*** RECORDS SUPPLIED ***

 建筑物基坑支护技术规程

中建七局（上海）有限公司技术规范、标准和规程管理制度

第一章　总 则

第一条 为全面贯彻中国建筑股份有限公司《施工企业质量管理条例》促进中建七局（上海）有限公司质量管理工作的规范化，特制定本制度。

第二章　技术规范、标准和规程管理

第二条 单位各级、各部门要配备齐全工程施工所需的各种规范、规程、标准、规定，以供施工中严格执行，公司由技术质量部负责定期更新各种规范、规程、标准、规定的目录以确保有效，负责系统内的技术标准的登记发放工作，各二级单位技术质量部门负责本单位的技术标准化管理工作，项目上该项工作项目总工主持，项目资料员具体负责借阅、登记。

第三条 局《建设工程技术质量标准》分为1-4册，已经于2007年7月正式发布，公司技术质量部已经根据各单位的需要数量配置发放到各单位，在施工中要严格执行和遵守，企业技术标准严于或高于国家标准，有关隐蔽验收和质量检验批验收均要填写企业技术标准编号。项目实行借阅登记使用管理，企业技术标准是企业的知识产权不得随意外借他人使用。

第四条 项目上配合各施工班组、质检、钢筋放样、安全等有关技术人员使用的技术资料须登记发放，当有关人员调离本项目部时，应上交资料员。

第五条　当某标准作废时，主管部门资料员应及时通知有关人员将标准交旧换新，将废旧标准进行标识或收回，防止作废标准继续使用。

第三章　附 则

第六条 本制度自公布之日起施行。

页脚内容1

*** End of RECORDS SUPPLIED ***

Give the data back in full, matching it character for character.

RESPONSE TO THIS EXERCISE ::
 建筑物基坑支护技术规程

中建七局（上海）有限公司技术规范、标准和规程管理制度

第一章　总 则

第一条 为全面贯彻中国建筑股份有限公司《施工企业质量管理条例》促进中建七局（上海）有限公司质量管理工作的规范化，特制定本制度。

第二章　技术规范、标准和规程管理

第二条 单位各级、各部门要配备齐全工程施工所需的各种规范、规程、标准、规定，以供施工中严格执行，公司由技术质量部负责定期更新各种规范、规程、标准、规定的目录以确保有效，负责系统内的技术标准的登记发放工作，各二级单位技术质量部门负责本单位的技术标准化管理工作，项目上该项工作项目总工主持，项目资料员具体负责借阅、登记。

第三条 局《建设工程技术质量标准》分为1-4册，已经于2007年7月正式发布，公司技术质量部已经根据各单位的需要数量配置发放到各单位，在施工中要严格执行和遵守，企业技术标准严于或高于国家标准，有关隐蔽验收和质量检验批验收均要填写企业技术标准编号。项目实行借阅登记使用管理，企业技术标准是企业的知识产权不得随意外借他人使用。

第四条 项目上配合各施工班组、质检、钢筋放样、安全等有关技术人员使用的技术资料须登记发放，当有关人员调离本项目部时，应上交资料员。

第五条　当某标准作废时，主管部门资料员应及时通知有关人员将标准交旧换新，将废旧标准进行标识或收回，防止作废标准继续使用。

第三章　附 则

第六条 本制度自公布之日起施行。

页脚内容1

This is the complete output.